“but if you return to me and keep my commandments and do them, though your outcasts are in the uttermost parts of heaven, from there I will gather them and bring them to the place that I have chosen, to make my name dwell there.” – Nehemiah 1:9

Revival. It’s not something we find much of in the Lutheran tradition. However, in the American context the idea of Revival is central. You might say that the name of Jesus was carried to these shores on the lips of Revival preachers like George Whitefield and John Wesley. The first churches were the open fields and canvas tents we associate with Revival preachers. Most of us, especially those raised in the South, are familiar with this tradition. We’ve seen the tents, passed the signs on the streets, heard the calls of the evangelists…we may have even gone to one of these…perhaps you became a Christian in this context. The tradition of Revival reaches into my own family, my grandfather in-law is a Revivalist and evangelist, and yes, he has a tent.

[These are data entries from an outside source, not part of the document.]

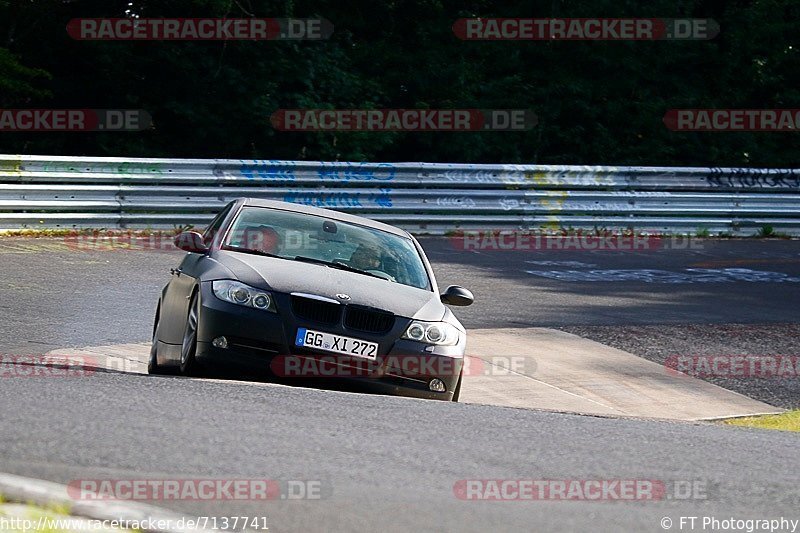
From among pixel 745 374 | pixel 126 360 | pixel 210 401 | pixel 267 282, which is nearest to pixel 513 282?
pixel 745 374

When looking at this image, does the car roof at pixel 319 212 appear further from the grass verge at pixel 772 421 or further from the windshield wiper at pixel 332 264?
the grass verge at pixel 772 421

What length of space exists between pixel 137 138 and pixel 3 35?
3401 millimetres

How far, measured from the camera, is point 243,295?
8.66 m

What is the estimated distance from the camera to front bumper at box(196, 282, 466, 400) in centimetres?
855

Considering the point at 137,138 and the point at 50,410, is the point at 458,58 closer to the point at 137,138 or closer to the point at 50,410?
the point at 137,138

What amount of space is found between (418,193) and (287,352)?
45.1 ft

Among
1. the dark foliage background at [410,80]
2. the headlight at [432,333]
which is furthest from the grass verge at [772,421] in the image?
the dark foliage background at [410,80]

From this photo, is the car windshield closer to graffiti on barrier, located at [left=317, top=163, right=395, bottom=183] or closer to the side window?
the side window

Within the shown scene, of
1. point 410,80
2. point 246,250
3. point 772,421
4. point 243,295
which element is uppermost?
point 410,80

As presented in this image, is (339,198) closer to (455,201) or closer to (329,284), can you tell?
(455,201)

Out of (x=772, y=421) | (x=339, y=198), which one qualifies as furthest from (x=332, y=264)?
(x=339, y=198)

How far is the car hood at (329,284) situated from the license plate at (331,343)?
26cm

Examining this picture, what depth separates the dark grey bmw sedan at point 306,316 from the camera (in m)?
8.59

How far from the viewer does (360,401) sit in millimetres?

Lutherans are uncomfortable with the idea of Revival. “That’s not how we do it” we say. True enough, that isn’t how we’ve done it. perhaps though, what makes us uncomfortable about the idea of Revival is that it asks us to do something; to make a change; to respond. Revival asks us to acknowledge that how we are now is not what God intends for us. Revival calls us to leave where we are and enter the vineyards of the Lord. Revival challenges us to grow.

The big Revival books of the Bible are Ezra and Nehemiah. The people of God have just returned to the Promised Land from their exile. They begin to ask the question; why did this happen? They begin to examine their lives and see that they have come up short. They lived wild and free. They ignored the teachings of the Lord…shoot, for a time they flat out lost the Scriptures and had to find them again. Could you imagine! Then again, perhaps we lose them too when our Bibles sit unopened for weeks at a time.

For the people we hear about in the Books of Ezra and Nehemiah they resolved to never again have this happen. They had Revival! There was teaching and preaching, study and reading of the word, and there was the putting of that word into practice. You see, one of the Big problems of the people of God that we hear about in the Bible is that they didn’t care for the poor and needy in their midst. This was to change.

So to for us. We are a people in need of Revival. Not necessarily the kind in a tent with a shouting preacher. We need the everyday, down in the trenches kind of Revival. We need the Revival of opening the word, reading it, learning it, hearing it. We also need the Revival of putting it into action. Try this. Read your Bible and ask yourself, “what about me is wrong; what about me needs to change; what about me needs to go away; what about me needs to grow?” Then ask yourself “what sort of life am I being called into?” Do this for yourself. Not for those you don’t like. Not for those who you think need to change or act differently; but do it for yourself. We need this everyday, down in the trenches kind of work, we call it Revival.